**Sayfa**

------------

HERKES İÇİN PSİKOLOJİ - NİLGÜN SARI

Mutlu Olmaya Nereden Başlasak?

Hepimiz Aileyiz Kurumsal Icon hepimizaileyiz.com.tr
Yayın : 30.10.2013

Mutlu Olmaya Nereden Başlasak

Yazmak, düşünmek, yorum yapmak için çok sevimli, çekici ama bir o kadar da zor bir konu: MUTLULUK… Nereden başlasak? Önce nasıl mutlu olacağımızı hayal edelim. Hayaller çok çeşitli olacaktır. Küçük bir çocuk dondurma, çikolata, şeker yemekten, oyuncak almaktan, parkta oyun oynamaktan, denize girmekten, kartopu oynamaktan mutlu olacaktır.

Sizi Ne Mutlu Eder?

Büyükler ise güzel bir tatil, çok para, iyi bir iş, güzel bir ev, mutlu bir aile ve sağlıklı olmak diyeceklerdir. Bunlar bizi mutlu edeceğini düşündüğümüz genel isteklerimiz. Bir de her kişinin kendi gündeminde olan bu günlerde yaşadığı, onu huzursuz eden, kurtulmak istediği, geçmesini beklediği, düzelmesini istediği özel durumların istediği gibi sonuçlanması mutluluk getirecektir.

Her Zaman Mutlu Olmayı İstemek Normal Bir Şey mi?

Hayatımız boyunca bizim elimizde olmayan, kontrol edemediğimiz bizi mutsuz eden, tatsız, acı veren çeşitli olaylarla karşılaşırız. Bu olaylar, zaman içinde ruhsal dünyamızdaki etkisi değişikliğe uğrayarak daha başedilebilir duruma gelip bizi üzen, hüzünlendiren anılar olarak hatırlanırlar. Bunun dışında mutluluk olgusu ile ilgili birçok parametreden söz edebiliriz. Yazının konusu ise bu gibi gerçek hayat olayları ve diğer değişkenlerin dışında kalan “Her zaman mutlu olma isteği ve mutluluğun ötekine bağlı olması” düşüncesi üzerine olup hem yetişkinler hem de çocuklarla ilgilidir.

Yetişkinler ve Çocuklar İçin Mutluluğa Dair Birkaç Soru...

Mutluluğun kaynağı nedir?

Mutluluğumuz kime, neye bağlıdır?

Diğer kişiler ve şeyler bizim mutlu olmamızı sağlayabilir mi?

Hep mutlu mu olmalıyız?

Sonsuz mutluluk var mıdır?

Bizi Etkisi Altına Alan Düşüncelerle Kuşatıldığımızda Mutsuzluk Kaçınılmaz

"Zaman hız, haz ve mutluluk zamanı!.." "İste yeter!.." "Hiçbir şeyi ertelemeyin, sahip olun, mutlu olun!.." "Mutlu olmanın 40 yolu!.." "Her şeyim olsun!.." "Zaman çok az mutluluğu kaçırma!.." Ya da "Zaman çok fazla her şeye sahip olabilirsin!.."

------------

**Veri kümesi satırları**
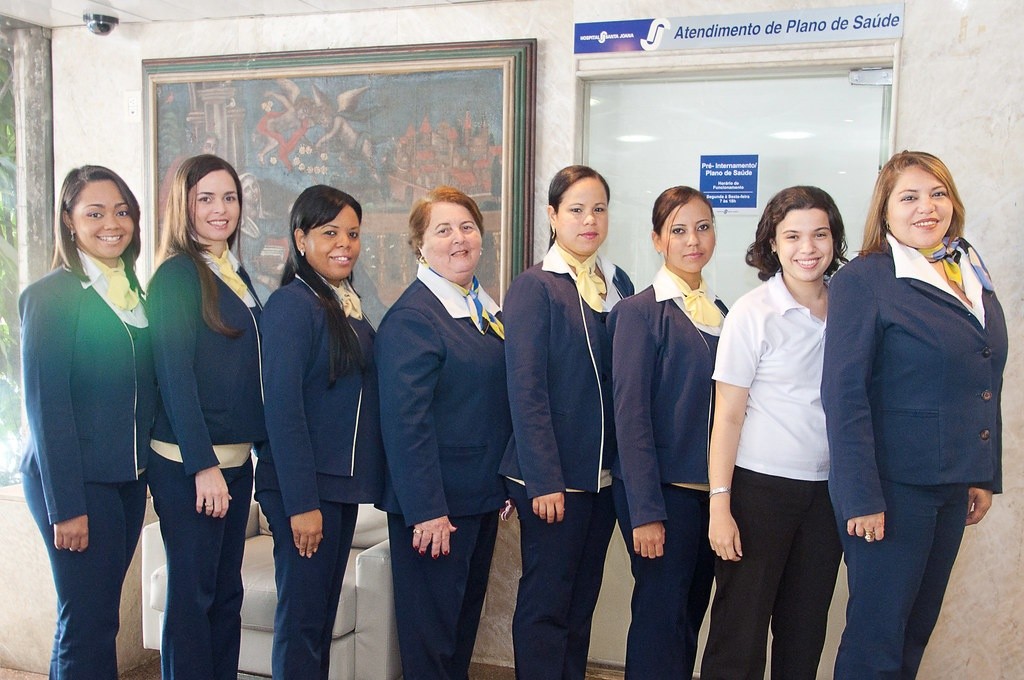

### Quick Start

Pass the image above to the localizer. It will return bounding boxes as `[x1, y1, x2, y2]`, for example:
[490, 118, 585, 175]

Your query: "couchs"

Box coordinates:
[140, 448, 403, 680]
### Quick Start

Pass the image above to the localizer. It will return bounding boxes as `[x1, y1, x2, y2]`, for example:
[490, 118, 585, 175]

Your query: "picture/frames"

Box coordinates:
[141, 38, 539, 332]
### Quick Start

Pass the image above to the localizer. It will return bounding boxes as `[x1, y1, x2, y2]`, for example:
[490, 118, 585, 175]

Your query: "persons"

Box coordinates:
[377, 189, 515, 680]
[501, 163, 635, 680]
[138, 151, 266, 680]
[814, 149, 1010, 680]
[705, 184, 844, 680]
[18, 163, 154, 680]
[259, 184, 380, 680]
[605, 185, 738, 680]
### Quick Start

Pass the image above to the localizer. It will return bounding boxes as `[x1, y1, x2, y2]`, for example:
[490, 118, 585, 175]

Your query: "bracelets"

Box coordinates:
[709, 487, 731, 497]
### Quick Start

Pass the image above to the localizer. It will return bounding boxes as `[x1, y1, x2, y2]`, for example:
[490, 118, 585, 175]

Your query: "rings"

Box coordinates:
[205, 503, 212, 507]
[413, 528, 422, 533]
[864, 531, 874, 542]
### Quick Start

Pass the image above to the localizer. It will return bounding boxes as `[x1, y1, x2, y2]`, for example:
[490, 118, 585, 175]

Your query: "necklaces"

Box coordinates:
[928, 259, 940, 263]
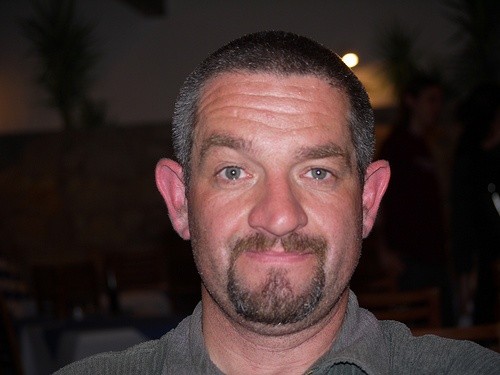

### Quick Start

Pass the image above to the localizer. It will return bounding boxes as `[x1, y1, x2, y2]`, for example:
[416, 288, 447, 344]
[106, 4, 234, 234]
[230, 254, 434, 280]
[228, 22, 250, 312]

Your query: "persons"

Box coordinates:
[360, 51, 500, 350]
[53, 30, 500, 374]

------------

**Görev koşulları**
A – Mutluluk yazısında "Büyükler ise güzel bir tatil" sözleriyle başlayan paragrafı ana bilgilerini koruyarak daha kısa biçimde yeniden yazın.
B – Satırlarda "Your" dizesinin geçtiği satırları sayın ve yalnızca sayıyı yazın.
Mutluluk yazısı ile satırlar arasında herhangi bir bağ yoktur.

**Görev sonuçları**
A – Büyükler tatil, para, iyi bir iş, güzel bir ev, mutlu bir aile ve sağlık diyecektir. Bunlar, bizi mutlu edeceğini düşündüğümüz genel isteklerdir. Ayrıca herkesin bugünlerde yaşadığı, onu huzursuz eden ve düzelmesini beklediği özel durumların istediği gibi sonuçlanması da mutluluk getirecektir.

B – 7